PPTase and T-domain Interaction Strongly Influence the Yield of Indigoidine Production

As the previous experiments of shuffled T-domains and different combinations of PPTases showed, there are substantial differences in cell growth and indigoidine production when observed on plates. However, this observations were always of qualitative nature and did not give any insight into quantitative differences. We approached the quantification of indigoidine production in a time-resolved and highly-combinatorial manner: plasmids coding for indC containing all synthetic (4) and native T-domains (3) proven functional by the previous assays were co-transformed with the four functional PPTases. The indigoidine production over time (30 hours) was measured at its absorption maximum of 590 nm and corrected for the contribution of the cellular components in the medium as described in the methods. As Fig. 8 shows, synthetic T-domains in combination with different PPTases lead to distinct differneces in indogoidin production.

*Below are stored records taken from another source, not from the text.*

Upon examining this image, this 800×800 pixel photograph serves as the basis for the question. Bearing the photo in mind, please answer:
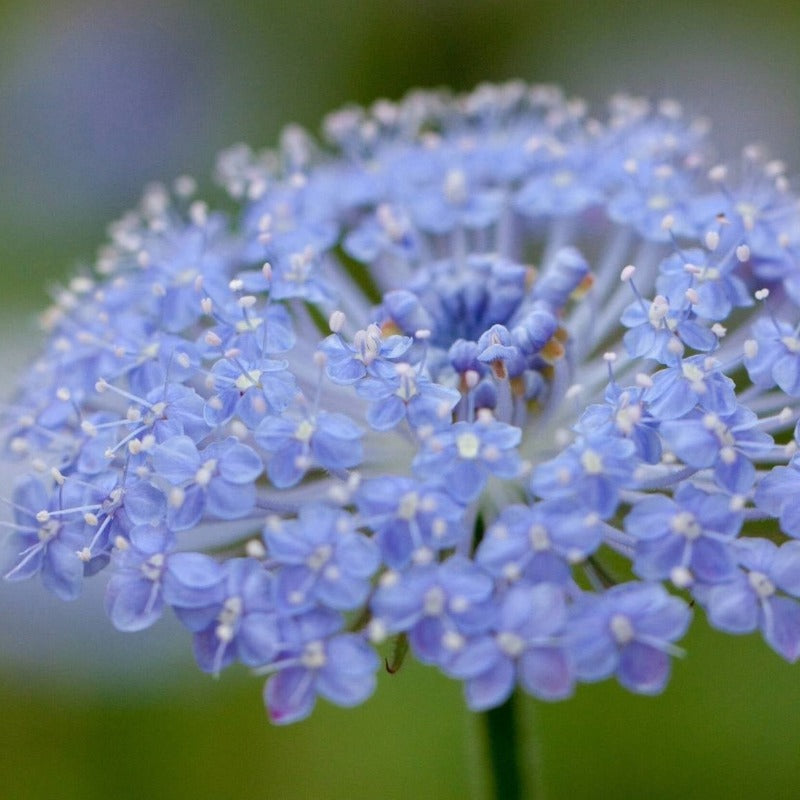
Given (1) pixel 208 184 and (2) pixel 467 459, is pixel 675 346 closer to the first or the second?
(2) pixel 467 459

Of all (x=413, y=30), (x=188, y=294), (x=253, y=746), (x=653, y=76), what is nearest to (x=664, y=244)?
(x=188, y=294)

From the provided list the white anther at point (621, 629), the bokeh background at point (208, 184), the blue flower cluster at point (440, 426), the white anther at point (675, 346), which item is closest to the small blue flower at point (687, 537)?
the blue flower cluster at point (440, 426)

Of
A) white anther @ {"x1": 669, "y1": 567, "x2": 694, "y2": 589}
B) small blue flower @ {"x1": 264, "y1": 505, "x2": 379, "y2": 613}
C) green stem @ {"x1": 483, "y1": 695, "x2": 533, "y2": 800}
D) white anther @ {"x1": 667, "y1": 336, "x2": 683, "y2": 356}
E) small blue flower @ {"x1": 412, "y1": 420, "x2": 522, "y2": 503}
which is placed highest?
white anther @ {"x1": 667, "y1": 336, "x2": 683, "y2": 356}

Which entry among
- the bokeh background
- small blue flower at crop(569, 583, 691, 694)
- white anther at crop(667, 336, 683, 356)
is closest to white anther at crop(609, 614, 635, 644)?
small blue flower at crop(569, 583, 691, 694)

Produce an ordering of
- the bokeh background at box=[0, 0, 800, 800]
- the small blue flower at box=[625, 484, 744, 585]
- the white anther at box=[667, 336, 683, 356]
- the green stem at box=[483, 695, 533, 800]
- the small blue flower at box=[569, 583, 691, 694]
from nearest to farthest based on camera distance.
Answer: the small blue flower at box=[569, 583, 691, 694] → the small blue flower at box=[625, 484, 744, 585] → the white anther at box=[667, 336, 683, 356] → the green stem at box=[483, 695, 533, 800] → the bokeh background at box=[0, 0, 800, 800]

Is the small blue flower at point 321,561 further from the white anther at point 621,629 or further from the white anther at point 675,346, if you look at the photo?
the white anther at point 675,346

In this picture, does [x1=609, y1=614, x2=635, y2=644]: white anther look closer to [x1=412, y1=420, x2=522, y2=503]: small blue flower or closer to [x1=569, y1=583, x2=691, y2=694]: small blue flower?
[x1=569, y1=583, x2=691, y2=694]: small blue flower

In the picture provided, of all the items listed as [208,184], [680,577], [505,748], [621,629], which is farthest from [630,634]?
[208,184]

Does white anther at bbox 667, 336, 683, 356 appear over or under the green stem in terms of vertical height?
over
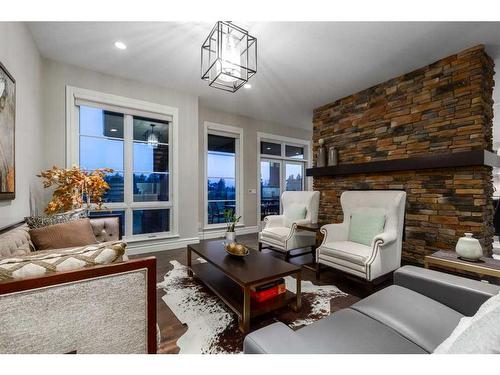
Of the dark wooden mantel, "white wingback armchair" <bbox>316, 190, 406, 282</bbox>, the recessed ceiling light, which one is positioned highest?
the recessed ceiling light

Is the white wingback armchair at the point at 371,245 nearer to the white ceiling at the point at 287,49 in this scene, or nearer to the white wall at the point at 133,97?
the white ceiling at the point at 287,49

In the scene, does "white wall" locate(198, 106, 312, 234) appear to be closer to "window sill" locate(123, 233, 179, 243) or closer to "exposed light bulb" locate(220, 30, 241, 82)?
"window sill" locate(123, 233, 179, 243)

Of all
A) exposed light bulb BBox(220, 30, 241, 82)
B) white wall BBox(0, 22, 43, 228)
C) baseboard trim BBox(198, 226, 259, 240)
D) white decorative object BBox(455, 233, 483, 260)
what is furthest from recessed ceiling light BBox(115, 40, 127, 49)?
white decorative object BBox(455, 233, 483, 260)

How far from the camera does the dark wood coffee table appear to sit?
1.61 meters

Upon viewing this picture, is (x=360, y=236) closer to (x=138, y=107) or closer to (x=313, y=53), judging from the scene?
(x=313, y=53)

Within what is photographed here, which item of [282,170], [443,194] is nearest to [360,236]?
[443,194]

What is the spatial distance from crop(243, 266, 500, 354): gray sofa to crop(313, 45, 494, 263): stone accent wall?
1995mm

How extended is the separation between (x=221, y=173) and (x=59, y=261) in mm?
4163

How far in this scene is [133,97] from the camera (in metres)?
3.51

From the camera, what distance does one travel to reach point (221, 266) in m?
1.89

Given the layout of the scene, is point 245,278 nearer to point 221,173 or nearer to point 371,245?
point 371,245

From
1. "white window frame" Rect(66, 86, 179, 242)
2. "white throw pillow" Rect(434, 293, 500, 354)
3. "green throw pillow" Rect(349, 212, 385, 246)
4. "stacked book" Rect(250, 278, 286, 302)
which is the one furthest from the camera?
"white window frame" Rect(66, 86, 179, 242)

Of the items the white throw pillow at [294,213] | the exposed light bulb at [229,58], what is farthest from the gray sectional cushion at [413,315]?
the white throw pillow at [294,213]

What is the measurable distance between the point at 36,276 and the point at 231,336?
4.05ft
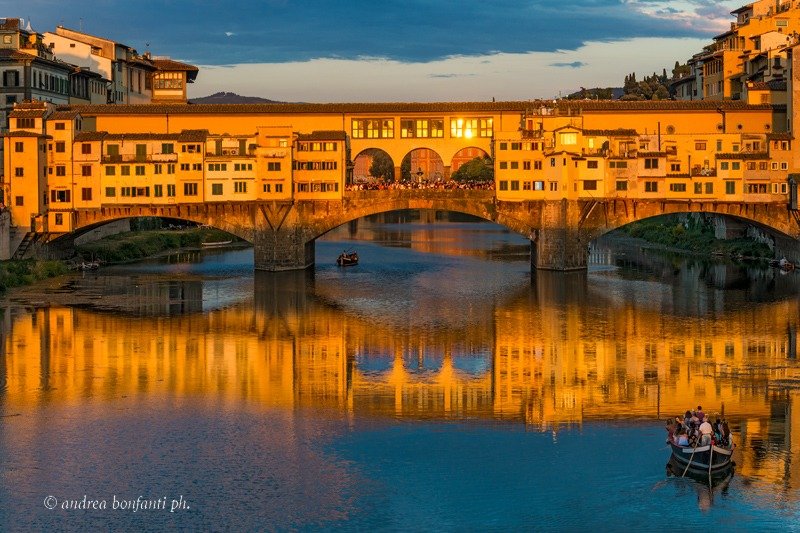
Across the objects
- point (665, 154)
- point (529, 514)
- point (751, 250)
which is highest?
point (665, 154)

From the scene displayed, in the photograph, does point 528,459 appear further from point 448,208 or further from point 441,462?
point 448,208

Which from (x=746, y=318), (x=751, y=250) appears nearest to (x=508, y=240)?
(x=751, y=250)

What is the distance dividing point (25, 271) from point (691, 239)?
160 feet

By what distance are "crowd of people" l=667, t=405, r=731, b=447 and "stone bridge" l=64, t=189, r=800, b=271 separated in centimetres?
4266

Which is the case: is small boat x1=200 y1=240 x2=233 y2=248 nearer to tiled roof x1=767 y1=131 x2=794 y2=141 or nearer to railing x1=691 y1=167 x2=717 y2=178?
railing x1=691 y1=167 x2=717 y2=178

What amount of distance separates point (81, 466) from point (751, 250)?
60.6m

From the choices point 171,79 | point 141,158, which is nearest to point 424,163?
point 171,79

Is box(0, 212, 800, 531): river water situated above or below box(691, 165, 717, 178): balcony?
below

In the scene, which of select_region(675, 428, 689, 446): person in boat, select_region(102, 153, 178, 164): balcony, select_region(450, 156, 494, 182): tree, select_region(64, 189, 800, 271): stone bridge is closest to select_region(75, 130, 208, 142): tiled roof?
select_region(102, 153, 178, 164): balcony

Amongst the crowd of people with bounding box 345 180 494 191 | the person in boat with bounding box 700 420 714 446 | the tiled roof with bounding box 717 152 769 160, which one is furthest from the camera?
the crowd of people with bounding box 345 180 494 191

As a comparison between the left and right panel of Fig. 8 shows, PPTases working best with one T-domain might not lead to any indigoidine production when used with a indigoidine synthetase containing a different T-domain (Fig. 8 , pink line, delC). In addition, as distinctly visible in Fig. 9 , indigoidine production over time is not a strictly monoton function (blue line). After an indigoidin production peak at 16 hours, indigoidine production caused by indC containing the synthetic domain 4 decreases again. The indigoidin production in cells transformed with indC/synthetic T-domain 3 is still increasing.

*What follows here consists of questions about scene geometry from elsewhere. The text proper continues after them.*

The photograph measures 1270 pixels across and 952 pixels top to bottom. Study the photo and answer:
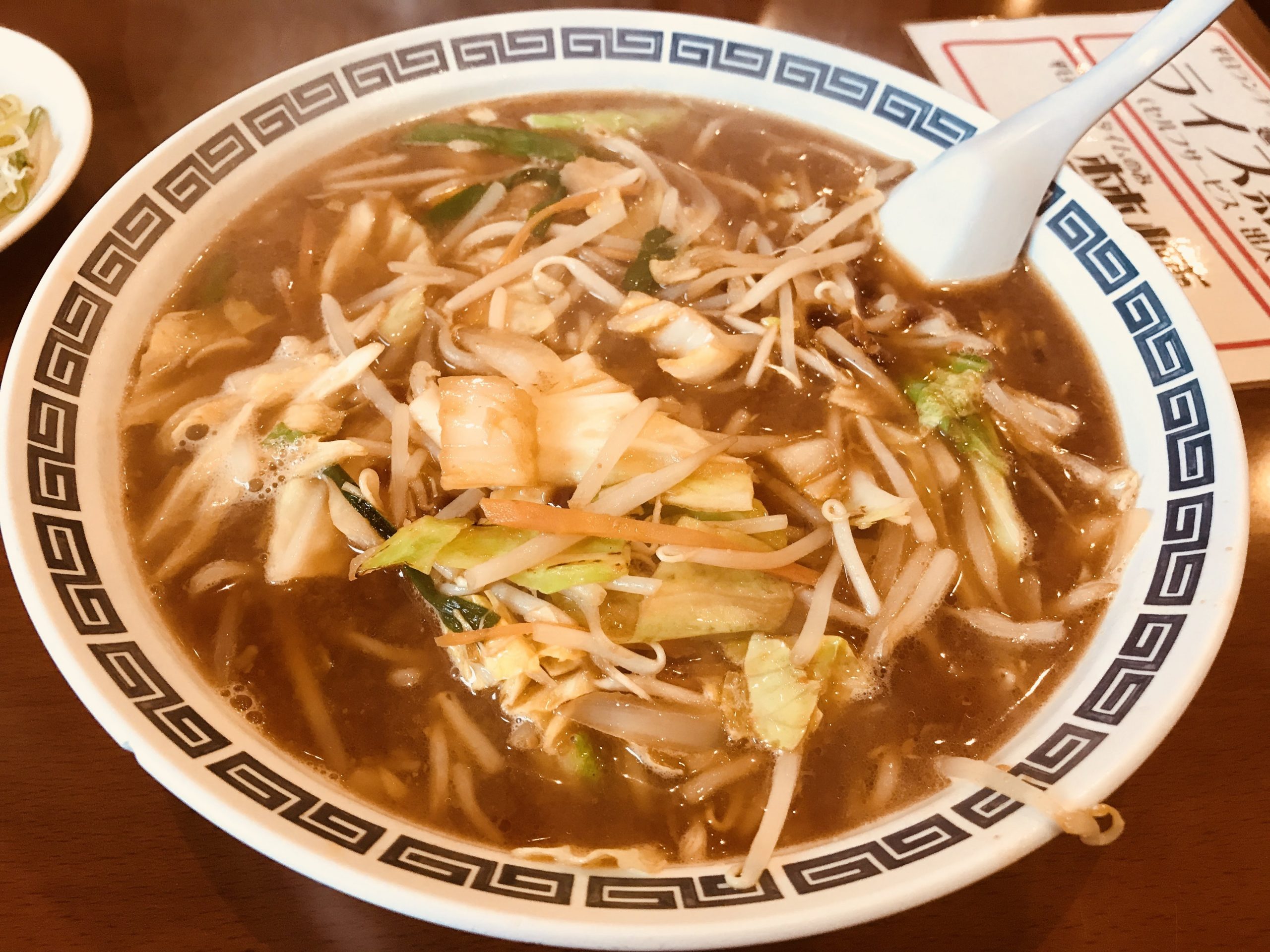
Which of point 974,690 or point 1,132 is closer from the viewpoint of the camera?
point 974,690

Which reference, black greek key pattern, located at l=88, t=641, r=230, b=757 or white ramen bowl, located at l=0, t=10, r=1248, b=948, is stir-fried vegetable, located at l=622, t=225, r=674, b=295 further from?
black greek key pattern, located at l=88, t=641, r=230, b=757

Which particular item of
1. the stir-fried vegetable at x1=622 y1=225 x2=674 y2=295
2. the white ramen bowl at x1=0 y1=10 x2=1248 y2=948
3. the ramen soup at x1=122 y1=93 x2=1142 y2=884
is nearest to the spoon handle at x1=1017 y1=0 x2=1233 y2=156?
the white ramen bowl at x1=0 y1=10 x2=1248 y2=948

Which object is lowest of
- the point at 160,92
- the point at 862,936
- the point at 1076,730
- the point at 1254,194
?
the point at 862,936

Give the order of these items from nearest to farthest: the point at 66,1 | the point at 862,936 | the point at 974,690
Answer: the point at 862,936 < the point at 974,690 < the point at 66,1

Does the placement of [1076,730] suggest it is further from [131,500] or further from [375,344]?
[131,500]

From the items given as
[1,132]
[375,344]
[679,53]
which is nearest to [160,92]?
[1,132]

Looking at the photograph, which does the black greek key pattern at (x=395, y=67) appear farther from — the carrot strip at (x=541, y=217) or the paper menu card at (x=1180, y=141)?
the paper menu card at (x=1180, y=141)

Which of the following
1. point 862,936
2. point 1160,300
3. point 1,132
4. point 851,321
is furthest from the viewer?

Engineered Indigoidine Synthetase is More Efficient than Native Enzyme

After applying the domain border combination A2 (see Fig. 6 ) to all T-domains we inserted to the indC gene, we quantified the amount of indigoidine produced per cell density of E. coli cells expressing both the engineered indC variant and a PPTase (Sfp, Svp, EntD or DelC). We used a Tecan infinite M200 plate reader and applied the quantitative indigoidine assay described in the methods section. Fig. 10 shows the relative indigoidine production of representative samples in this measurement, illustrated as a heat map. The indigidine production strongly varies among different combinations of T-domains and PPTases. Notably, one of the engineered indigoidine synthetases is more efficient than the native enzyme itself. This most efficient indigoidine synthetase carries the synthetic T-domain #3. With this remarkable finding we wanted to have a closer view at structural aspects of this enzyme. Currently, the crystal structures of both the native IndC and our optimized variant are investigated by the group of Dr. Bange (Philipps-Universität Marburg).

Discussion

Motivated by the establishment of the Indigoidine-Tag, which enables the labelling of nonribosomal peptides, we wanted to further investigate the indigoidine synthetase indC [3] and thus the overall NRPS modularity in order to optimize the functionality of the indigoidine tag. In previous studies, direct T-domain exchanges have not been successful in the context of the indigoidine synthetase BpsA from S. lavendulae [6][7]. Furthermore, the endogenous PPTase EntD of E. coli was considered inefficient in the activation of the blue pigment synthetase BpsA [6]. Therefore, most studies in the field of NRPS are conducted with the PPTase Sfp from B. subtilis [11]. The family of 4'-Phosphopantheteinyl-transferases was reported to vary in substrate specificity [11]. Therefore, they can only activate specific NRPS module families [9]. We first investigated the production of indigoidine in five substrains of E. coli: TOP10 (Invitrogen), MG1655 [4], NEB Turbo (NEB), BAP1 [5] and Rosetta (Novagen), using an expression plasmid coding for the indigoidine synthetase IndC and the PPTase Sfp. Though differring in their growth behaviour, all substrains showed to be capable of producing the blue pigment indigoidine (Fig. 3a).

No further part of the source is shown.